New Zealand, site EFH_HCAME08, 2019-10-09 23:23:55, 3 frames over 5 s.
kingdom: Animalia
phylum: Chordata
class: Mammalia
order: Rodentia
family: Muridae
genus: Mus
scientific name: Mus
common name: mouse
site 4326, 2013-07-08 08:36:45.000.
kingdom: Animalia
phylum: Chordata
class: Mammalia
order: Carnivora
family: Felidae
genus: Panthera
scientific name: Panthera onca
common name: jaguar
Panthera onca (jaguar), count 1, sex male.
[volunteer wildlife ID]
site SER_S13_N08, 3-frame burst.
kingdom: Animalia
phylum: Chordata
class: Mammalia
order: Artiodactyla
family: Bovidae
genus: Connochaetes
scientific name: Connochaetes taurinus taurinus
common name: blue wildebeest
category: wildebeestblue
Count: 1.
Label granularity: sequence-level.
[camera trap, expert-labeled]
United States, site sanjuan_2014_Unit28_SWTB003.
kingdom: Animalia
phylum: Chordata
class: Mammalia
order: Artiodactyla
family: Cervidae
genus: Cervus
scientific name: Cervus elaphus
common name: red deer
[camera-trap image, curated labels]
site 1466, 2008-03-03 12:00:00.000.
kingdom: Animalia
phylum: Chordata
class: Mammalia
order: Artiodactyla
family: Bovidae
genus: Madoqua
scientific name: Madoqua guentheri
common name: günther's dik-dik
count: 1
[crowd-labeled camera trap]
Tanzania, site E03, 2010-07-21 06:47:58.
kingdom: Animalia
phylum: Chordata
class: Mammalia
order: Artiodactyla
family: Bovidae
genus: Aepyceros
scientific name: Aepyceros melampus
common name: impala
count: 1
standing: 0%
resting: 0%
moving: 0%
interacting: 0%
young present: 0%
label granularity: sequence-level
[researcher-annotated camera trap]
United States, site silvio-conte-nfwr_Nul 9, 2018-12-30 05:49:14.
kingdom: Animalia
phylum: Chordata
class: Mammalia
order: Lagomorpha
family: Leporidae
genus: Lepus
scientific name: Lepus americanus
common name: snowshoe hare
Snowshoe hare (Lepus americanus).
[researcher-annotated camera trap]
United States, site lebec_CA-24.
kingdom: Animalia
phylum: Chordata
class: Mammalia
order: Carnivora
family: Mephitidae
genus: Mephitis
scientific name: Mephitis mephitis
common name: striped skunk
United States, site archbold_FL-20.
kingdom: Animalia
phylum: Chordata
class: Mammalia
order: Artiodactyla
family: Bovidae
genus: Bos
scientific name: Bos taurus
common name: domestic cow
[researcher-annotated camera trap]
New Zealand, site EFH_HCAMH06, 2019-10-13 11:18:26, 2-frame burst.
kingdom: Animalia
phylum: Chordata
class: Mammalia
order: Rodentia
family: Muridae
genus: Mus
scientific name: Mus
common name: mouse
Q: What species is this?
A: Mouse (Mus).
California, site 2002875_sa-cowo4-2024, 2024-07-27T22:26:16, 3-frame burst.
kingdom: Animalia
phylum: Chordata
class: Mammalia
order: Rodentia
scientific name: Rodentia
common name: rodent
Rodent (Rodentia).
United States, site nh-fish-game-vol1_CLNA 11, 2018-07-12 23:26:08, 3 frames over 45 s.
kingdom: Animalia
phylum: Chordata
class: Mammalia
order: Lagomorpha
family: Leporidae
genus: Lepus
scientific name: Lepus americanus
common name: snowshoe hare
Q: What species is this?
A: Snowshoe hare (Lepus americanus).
##############################
PROMPT:
Exact copies of all the records are required.

FINISHED EXERCISE:
New Zealand, site EFH_HCAME08, 2019-10-09 23:23:55, 3 frames over 5 s.
kingdom: Animalia
phylum: Chordata
class: Mammalia
order: Rodentia
family: Muridae
genus: Mus
scientific name: Mus
common name: mouse
site 4326, 2013-07-08 08:36:45.000.
kingdom: Animalia
phylum: Chordata
class: Mammalia
order: Carnivora
family: Felidae
genus: Panthera
scientific name: Panthera onca
common name: jaguar
Panthera onca (jaguar), count 1, sex male.
[volunteer wildlife ID]
site SER_S13_N08, 3-frame burst.
kingdom: Animalia
phylum: Chordata
class: Mammalia
order: Artiodactyla
family: Bovidae
genus: Connochaetes
scientific name: Connochaetes taurinus taurinus
common name: blue wildebeest
category: wildebeestblue
Count: 1.
Label granularity: sequence-level.
[camera trap, expert-labeled]
United States, site sanjuan_2014_Unit28_SWTB003.
kingdom: Animalia
phylum: Chordata
class: Mammalia
order: Artiodactyla
family: Cervidae
genus: Cervus
scientific name: Cervus elaphus
common name: red deer
[camera-trap image, curated labels]
site 1466, 2008-03-03 12:00:00.000.
kingdom: Animalia
phylum: Chordata
class: Mammalia
order: Artiodactyla
family: Bovidae
genus: Madoqua
scientific name: Madoqua guentheri
common name: günther's dik-dik
count: 1
[crowd-labeled camera trap]
Tanzania, site E03, 2010-07-21 06:47:58.
kingdom: Animalia
phylum: Chordata
class: Mammalia
order: Artiodactyla
family: Bovidae
genus: Aepyceros
scientific name: Aepyceros melampus
common name: impala
count: 1
standing: 0%
resting: 0%
moving: 0%
interacting: 0%
young present: 0%
label granularity: sequence-level
[researcher-annotated camera trap]
United States, site silvio-conte-nfwr_Nul 9, 2018-12-30 05:49:14.
kingdom: Animalia
phylum: Chordata
class: Mammalia
order: Lagomorpha
family: Leporidae
genus: Lepus
scientific name: Lepus americanus
common name: snowshoe hare
Snowshoe hare (Lepus americanus).
[researcher-annotated camera trap]
United States, site lebec_CA-24.
kingdom: Animalia
phylum: Chordata
class: Mammalia
order: Carnivora
family: Mephitidae
genus: Mephitis
scientific name: Mephitis mephitis
common name: striped skunk
United States, site archbold_FL-20.
kingdom: Animalia
phylum: Chordata
class: Mammalia
order: Artiodactyla
family: Bovidae
genus: Bos
scientific name: Bos taurus
common name: domestic cow
[researcher-annotated camera trap]
New Zealand, site EFH_HCAMH06, 2019-10-13 11:18:26, 2-frame burst.
kingdom: Animalia
phylum: Chordata
class: Mammalia
order: Rodentia
family: Muridae
genus: Mus
scientific name: Mus
common name: mouse
Q: What species is this?
A: Mouse (Mus).
California, site 2002875_sa-cowo4-2024, 2024-07-27T22:26:16, 3-frame burst.
kingdom: Animalia
phylum: Chordata
class: Mammalia
order: Rodentia
scientific name: Rodentia
common name: rodent
Rodent (Rodentia).
United States, site nh-fish-game-vol1_CLNA 11, 2018-07-12 23:26:08, 3 frames over 45 s.
kingdom: Animalia
phylum: Chordata
class: Mammalia
order: Lagomorpha
family: Leporidae
genus: Lepus
scientific name: Lepus americanus
common name: snowshoe hare
Q: What species is this?
A: Snowshoe hare (Lepus americanus).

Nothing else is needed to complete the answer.